An ihrer Sitzung vom 19. November 2007 hat die grossrätliche Kommission für Volkswirtschaft und Abgaben (VWA) unter dem Vorsitz von Hansjörg Knecht (Leibstadt) die Beratung der Teilrevision des Gesetzes über die Grundbuchabgaben in erster Lesung abgeschlossen.

Da die bisherige Abgabe für die grundbuchamtliche Behandlung von Unternehmensumstrukturierungen zu hoch ist, muss sie aufgrund des eidgenössischen Fusionsgesetzes erheblich reduziert werden. Die Kommission VWA begrüsste die von der Regierung entsprechend beantragte Anpassung.

Standortattraktivität fördern

Eine Mehrheit der Kommission bedauerte jedoch, dass im Rahmen der Teilrevision des Gesetzes über die Grundbuchabgaben vom Regierungsrat keine über die Anpassung an das Bundesrecht hinaus gehenden Änderungen vorgeschlagen wurden. Zur Stärkung der Standortattraktivität des Kantons Aargau beschloss sie deshalb über den Antrag der Regierung hinaus weiter gehende Entlastungen. So soll bei Handänderungen an Grundstücken die Abgabe von 5 auf 4 ‰ der Kauf- oder Übernahmesumme gesenkt werden.
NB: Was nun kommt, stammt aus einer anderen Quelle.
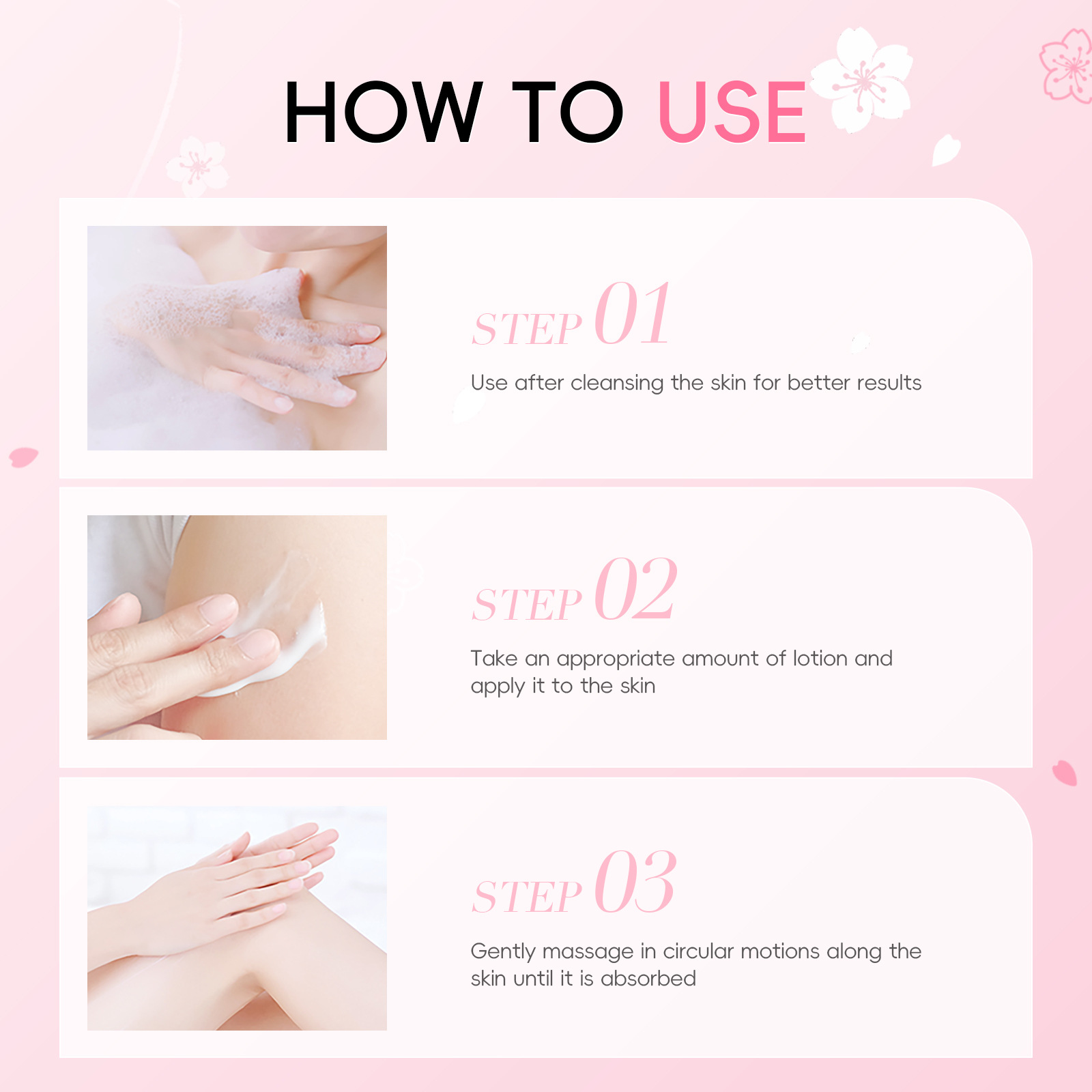 HOW TO USE

STEP 01

Use after cleansing the skin for better results

STEP 02

Take an appropriate amount of lotion and apply it to the skin

STEP 03

Gently massage in circular motions along the skin until it is absorbed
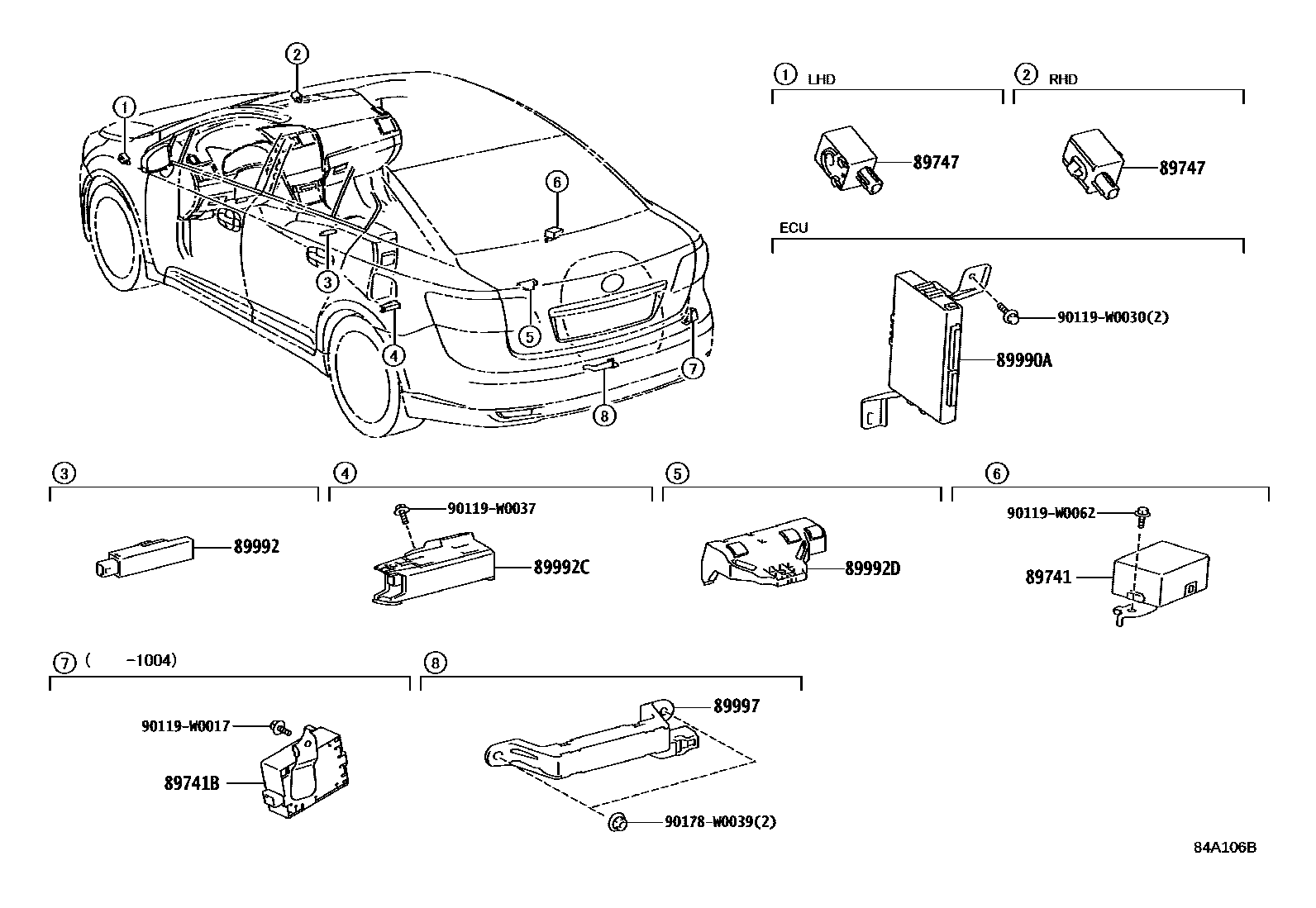 2
1
6
3
5
4
7
8

1 LHD
89747

2 RHD
89747

ECU
90119-W0030(2)
89990A

3
89992

4
90119-W0037
89992C

5
89992D

6
90119-W0062
89741

7 (  -1004)
90119-W0017
89741B

8
89997
90178-W0039(2)

84A106B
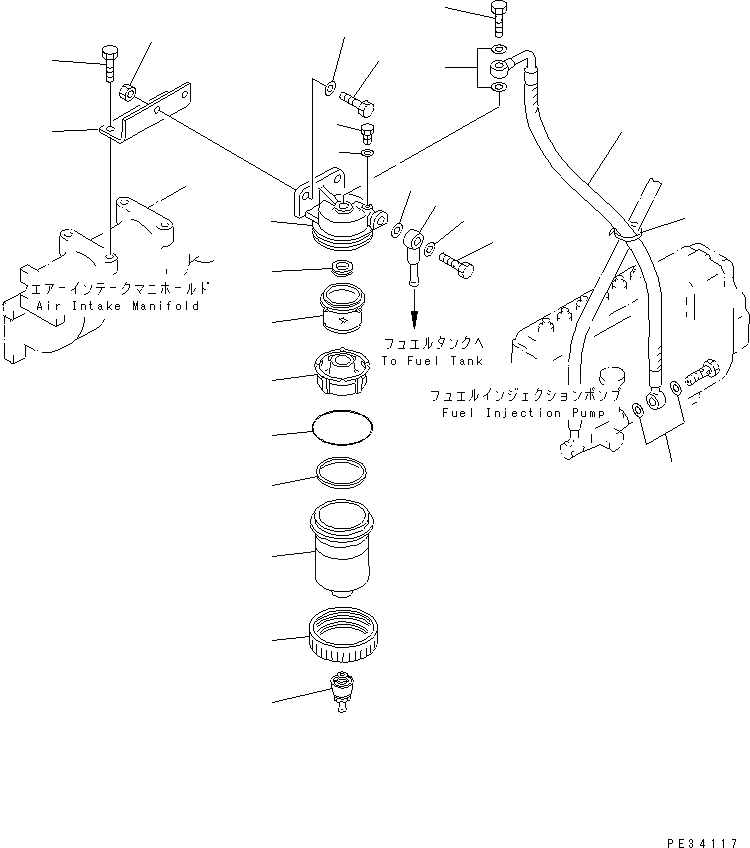 エアーインテークマニホールド
Air Intake Manifold

フュエルタンクへ
To Fuel Tank

フュエルインジェクションポンプ
Fuel Injection Pump

PE34117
Des Weiteren legte sie für die Eintragung von Grundpfändern in Bezug auf vertragliche Grundpfandrechte eine Abgabe von 1,5 ‰ der jeweiligen Pfandsumme fest (bisher 2 ‰). Auch mit den von der Kommission beschlossenen Änderungen erzielen die Grundbuchämter immer noch massive Überschüsse, die in die Staatskasse fliessen.

Die von der Kommission verabschiedete Vorlagekommt voraussichtlich im Dezember vor denGrossen Rat.